- Genres: Action-adventure, racing
- Developers: Reflections Interactive (2002); Paradigm Entertainment (2007); Universomo (2007, mobile);
- Publishers: Infogrames (2002); THQ (2007);
- Platforms: PlayStation 2, Game Boy Advance, PlayStation 3, Xbox 360, Mobile Phone, PlayStation 5, Xbox Series X/S, Microsoft Windows
- First release: Stuntman (2002) 25 June 2002
- Latest release: Stuntman: Hollywood TBA

= Stuntman (series) =

Stuntman is an action-adventure racing video game franchise about a stunt driver who attempts to complete a series of car chase stunt scenes. The first game in the series, Stuntman (video game) was originally released in 2002. The game would later have two sequels, Stuntman: Ignition (2007) and the upcoming Stuntman: Hollywood (TBA).

== Games ==

Aggregate review scores
| Game | Metacritic |
|---|---|
| Stuntman | (GBA) 77/100 (PS2) 71/100 |
| Stuntman: Ignition | (PS2) 71/100 (PS3) 76/100 (Xbox 360) 75/100 |

=== Stuntman (2002) ===

The player must perform stunts through six fictional films, each consisting of six scenes. The player must complete each track in a limited time and with a specified accuracy of the stunts to be able to proceed to the next scene. After all the scenes of the film are completed, a theatrical of the film is shown that combines pre-rendered scenes with highlights from the car scenes based on the actual performance of the player

=== Stuntman: Ignition (2007) ===

Like the first game, the player must perform stunts through six fictional films, each consisting of six scenes. The player's goal is to complete objectives set out by the director in each scene. The way in which players complete tasks is set out differently from the first installment. The basic player will be able to drive through all the levels completing all of the director's stunts to progress to further levels. However, more advanced players will try to link or "string" stunts together to increase their stunt multiplier. To achieve a high score the player must string the director stunts with other maneuvers as well such as getting close to objects, drifting around corners, or being airborne. Players are scored for their performance on each stunt sequence, and then assigned a star rating based on that score. Players can earn up to five stars if they manage to 'string' an entire scene. Achieving stars also adds this to the player's 'rank', which is used to see how far the player has progressed through the game. The top rank the player can achieve is 'The Greatest'.
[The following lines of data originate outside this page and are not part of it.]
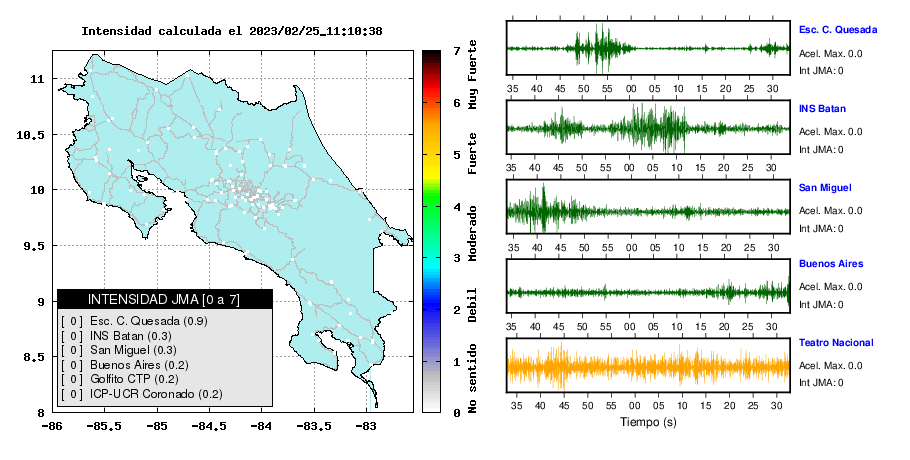 Intensidad calculada el 2023/02/25_11:10:38

11
10.5
10
9.5
9
8.5
8
-86
-85.5
-85
-84.5
-84
-83.5
-83

INTENSIDAD JMA [0 a 7]
[ 0 ] Esc. C. Quesada (0.9)
[ 0 ] INS Batan (0.3)
[ 0 ] San Miguel (0.3)
[ 0 ] Buenos Aires (0.2)
[ 0 ] Golfito CTP (0.2)
[ 0 ] ICP-UCR Coronado (0.2)

7
6
5
4
3
2
1
0
Muy Fuerte
Fuerte
Moderado
Debil
No sentido

Esc. C. Quesada
Acel. Max. 0.0
Int JMA: 0
35 40 45 50 55 00 05 10 15 20 25 30

INS Batan
Acel. Max. 0.0
Int JMA: 0
35 40 45 50 55 00 05 10 15 20 25 30

San Miguel
Acel. Max. 0.0
Int JMA: 0
35 40 45 50 55 00 05 10 15 20 25 30

Buenos Aires
Acel. Max. 0.0
Int JMA: 0
35 40 45 50 55 00 05 10 15 20 25 30

Teatro Nacional
Acel. Max. 0.0
Int JMA: 0
35 40 45 50 55 00 05 10 15 20 25 30
Tiempo (s)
The video game also features a multiplayer mode for the first time.

=== Stuntman: Hollywood (TBA) ===
The game was first announced during the State of Play on June 2, 2026. Unlike the previous installments which contain fictional films, the game will consist of stunts from licensed properties, including Fast & Furious, Miami Vice, Knight Rider, Death Race, Back to the Future, Earthquake and Jurassic World.